The exchange prompted me to think more explicitly about language as I wrote about education in the decade that followed. Some days, the pressure of deadlines made me negligent; and at least a few times I let simplistic, misleading, or jargon-laden language slip into my writing out of sheer laziness. But overall I believe Jamaal’s comment helped make me a more deliberate and considerate writer.

I was reminded of the importance of language during a recent virtual discussion between reporters about the overuse, and misuse, of the term “reform” in education writing. Several journalists pointed out that labeling a change in policy or approach a “reform” (or an advocate of such change a “reformer”) carries a positive connotation since the word means improvement. They expressed concern that journalists who use the term implicitly express support for a controversial education agenda — including charter schools and linking teacher pay to student test scores.

Journalists should certainly strive to ensure they don’t unthinkingly support a given political agenda through the appropriation of its rhetoric. But as the political debate surrounding public education grows more heated, I worry that we all — journalists, educators, and policymakers included — are missing the point when it comes to our words. The main reason we should be more scrupulous in using terms like “reform,” “inner city,” “value-added,” “at risk,” “learning deficit,” or “overage” is not to avoid appearing complicit with a given agenda. We should eschew such terms because they undermine and devalue the primary mission of public education and the journalism that documents it: communicating with children and parents.

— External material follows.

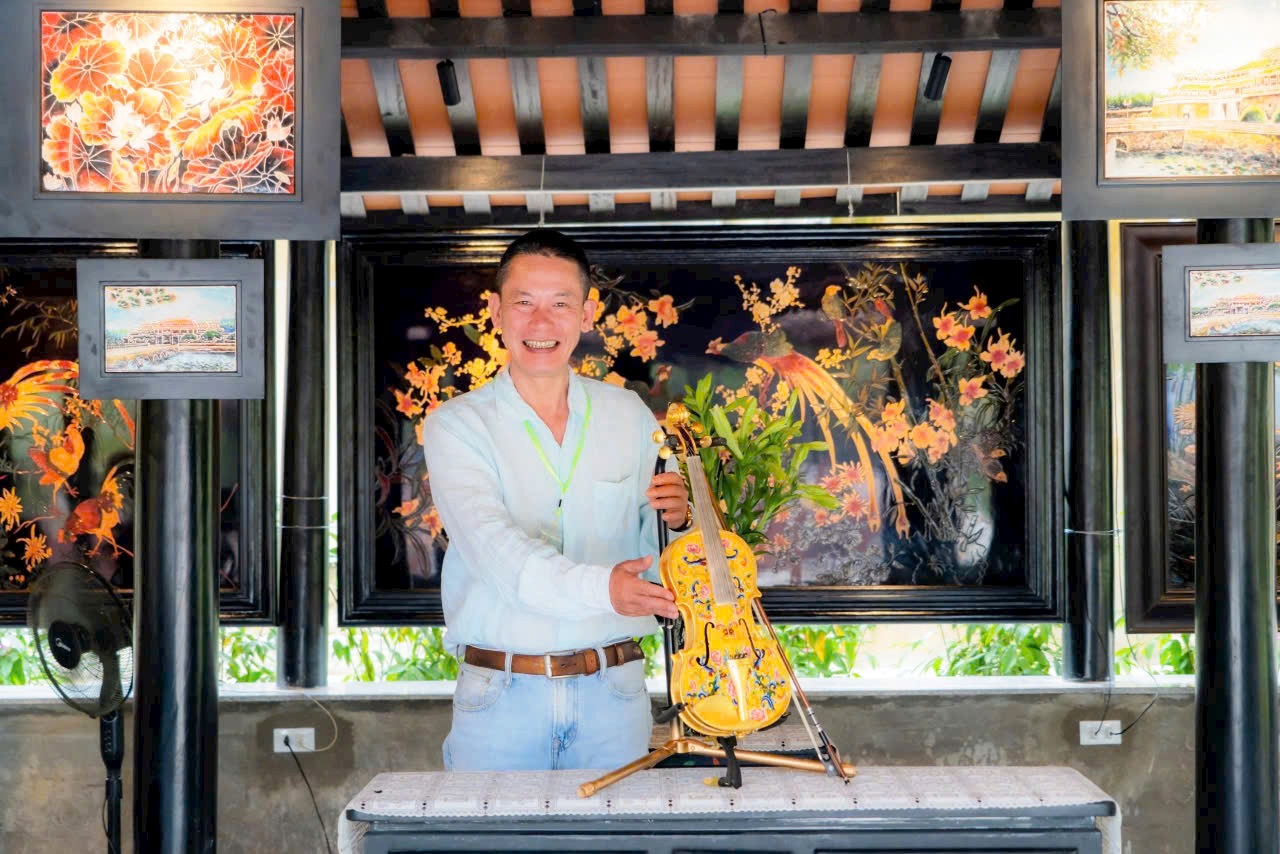 បច្ចេកវិជ្ជាពិសេស៖ បំរែបំរួលនៃស្រោមសំបុត្រពណ៌ - រូបថត ១. Kỹ nghệ độc lạ: Khúc biến tấu của pháp lam Huế- Ảnh 1.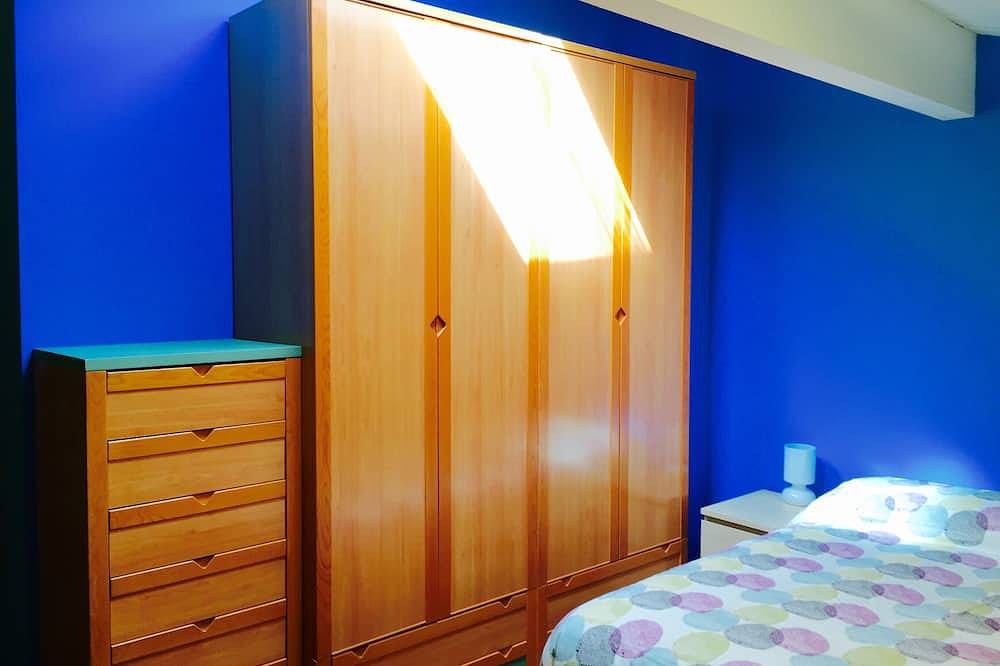 Dulantziko Arbola. An old house. A modern home in Alegría-Dulantzi, Cordillera Cantábrica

No thoughtful person would tell a mother: Your at risk, overage child’s failing school will be reformed, and value-added testing introduced, because of the students’ many deficits. Yet the sum of our worst, laziest rhetoric can have that same effect. At best, such misguided language confuses families, leaving them disengaged. At worst, it offends and alienates families, leaving them enraged. Almost always, it erodes trust with public education’s core constituency.

Just weeks before I had the conversation about the term “inner city,” I wrote about a national effort to overhaul high schools by making them smaller. I decided to follow over the course of a year a struggling Milwaukee high school called North Division, the first in that city to be broken into smaller schools. In the first installment of the series, I wrote that students and teachers at North Division were “guinea pigs” in a nationwide push for smaller high schools. I thought nothing about the term until I learned, weeks later, that I had deeply offended many people in the North Division community by likening them to animals.

I had used “guinea pigs” as a figure of speech countless times. But through conversations with students and staff at North Division, I realized they viewed the term very differently: What I thought of as a flip cliche was to them yet another denigration of a school and community that had, for generations, been unfairly and sweepingly labelled as “violent,” “failing,” “notorious,” “out of control,” and  “dangerous.” What’s more, it conjured up a painful, not-too-distant history in which poor, black people were literally used as human subjects in unethical science experiments. I could rationalize forever about what I had meant — and not meant — by the words. But in the end, all that mattered was how they had been received.